## WRITTEN PROBLEM
Copy out the entries below precisely; nothing is to be omitted.

## AVAILABLE DATA
-.-.-

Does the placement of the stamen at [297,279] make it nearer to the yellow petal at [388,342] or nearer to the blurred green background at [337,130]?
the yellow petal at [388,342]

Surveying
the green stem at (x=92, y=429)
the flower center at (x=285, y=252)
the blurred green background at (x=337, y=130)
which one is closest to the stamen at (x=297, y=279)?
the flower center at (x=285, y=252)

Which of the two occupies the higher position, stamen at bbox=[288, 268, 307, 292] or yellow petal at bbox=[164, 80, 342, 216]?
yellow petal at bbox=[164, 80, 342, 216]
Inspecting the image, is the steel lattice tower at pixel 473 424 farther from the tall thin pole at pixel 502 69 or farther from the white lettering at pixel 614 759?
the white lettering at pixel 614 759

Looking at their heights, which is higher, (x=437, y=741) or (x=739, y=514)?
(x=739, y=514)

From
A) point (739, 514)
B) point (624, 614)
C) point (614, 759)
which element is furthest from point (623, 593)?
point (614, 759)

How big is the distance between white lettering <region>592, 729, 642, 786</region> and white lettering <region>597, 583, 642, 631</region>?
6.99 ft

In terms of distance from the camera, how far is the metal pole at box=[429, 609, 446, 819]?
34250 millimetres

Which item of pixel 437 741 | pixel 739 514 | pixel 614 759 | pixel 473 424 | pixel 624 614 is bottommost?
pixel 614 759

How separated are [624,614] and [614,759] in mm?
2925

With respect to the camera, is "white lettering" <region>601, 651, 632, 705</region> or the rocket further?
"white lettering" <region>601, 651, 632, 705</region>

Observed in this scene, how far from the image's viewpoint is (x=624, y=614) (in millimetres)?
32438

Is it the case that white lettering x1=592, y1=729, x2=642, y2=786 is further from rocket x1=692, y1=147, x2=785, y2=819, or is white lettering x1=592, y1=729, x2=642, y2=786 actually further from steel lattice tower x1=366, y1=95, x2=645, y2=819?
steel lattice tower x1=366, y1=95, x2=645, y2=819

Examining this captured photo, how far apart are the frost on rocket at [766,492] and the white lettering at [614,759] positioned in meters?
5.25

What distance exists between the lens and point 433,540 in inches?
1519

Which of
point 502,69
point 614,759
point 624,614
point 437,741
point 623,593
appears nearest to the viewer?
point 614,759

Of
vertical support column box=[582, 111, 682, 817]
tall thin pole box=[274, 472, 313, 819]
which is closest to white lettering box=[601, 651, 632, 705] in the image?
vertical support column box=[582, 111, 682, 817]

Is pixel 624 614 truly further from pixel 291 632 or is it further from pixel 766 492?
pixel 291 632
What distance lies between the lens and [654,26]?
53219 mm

-.-.-

## TASK SOLUTION
Does the placement of the stamen at [297,279] make it nearer to the yellow petal at [388,342] or nearer to the blurred green background at [337,130]?
the yellow petal at [388,342]

Surveying
the green stem at (x=92, y=429)
the flower center at (x=285, y=252)
the blurred green background at (x=337, y=130)
which one is closest to the stamen at (x=297, y=279)?
the flower center at (x=285, y=252)

Which of the two occupies the higher position, stamen at bbox=[288, 268, 307, 292] or yellow petal at bbox=[164, 80, 342, 216]?
yellow petal at bbox=[164, 80, 342, 216]
Inspecting the image, is the steel lattice tower at pixel 473 424 farther from the tall thin pole at pixel 502 69 or farther from the white lettering at pixel 614 759?
the white lettering at pixel 614 759

Looking at their heights, which is higher, (x=437, y=741) or (x=739, y=514)?
(x=739, y=514)

From
A) point (739, 514)
B) point (624, 614)
C) point (614, 759)
which element is furthest from point (623, 593)?
point (614, 759)

How big is the distance between white lettering <region>592, 729, 642, 786</region> and white lettering <region>597, 583, 642, 631</region>?
6.99 ft

In terms of distance from the camera, how far is the metal pole at box=[429, 609, 446, 819]?
34250 millimetres

Which item of pixel 437 741 | pixel 739 514 | pixel 614 759 | pixel 473 424 | pixel 624 614 is bottommost?
pixel 614 759

How separated are [624,614] and [614,759] in mm?
2925

With respect to the camera, is "white lettering" <region>601, 651, 632, 705</region> or the rocket further?
"white lettering" <region>601, 651, 632, 705</region>

Observed in this scene, how far from the image's viewpoint is (x=624, y=614) (in millimetres)?
32438

Is it the case that white lettering x1=592, y1=729, x2=642, y2=786 is further from rocket x1=692, y1=147, x2=785, y2=819, or is white lettering x1=592, y1=729, x2=642, y2=786 actually further from steel lattice tower x1=366, y1=95, x2=645, y2=819?
steel lattice tower x1=366, y1=95, x2=645, y2=819

Examining this captured photo, how far apart are the frost on rocket at [766,492] and the white lettering at [614,759] positioned in meters?
5.25

What distance exists between the lens and point 433,540 in inches?
1519

Which of
point 502,69
point 614,759
point 624,614
point 437,741
point 623,593
appears nearest to the viewer?
point 614,759

Of
vertical support column box=[582, 111, 682, 817]
tall thin pole box=[274, 472, 313, 819]
which is closest to white lettering box=[601, 651, 632, 705] in the image?
vertical support column box=[582, 111, 682, 817]

Is pixel 624 614 truly further from pixel 291 632 or is it further from pixel 766 492?
pixel 291 632
What distance lies between the lens and [654,26]?
53219 mm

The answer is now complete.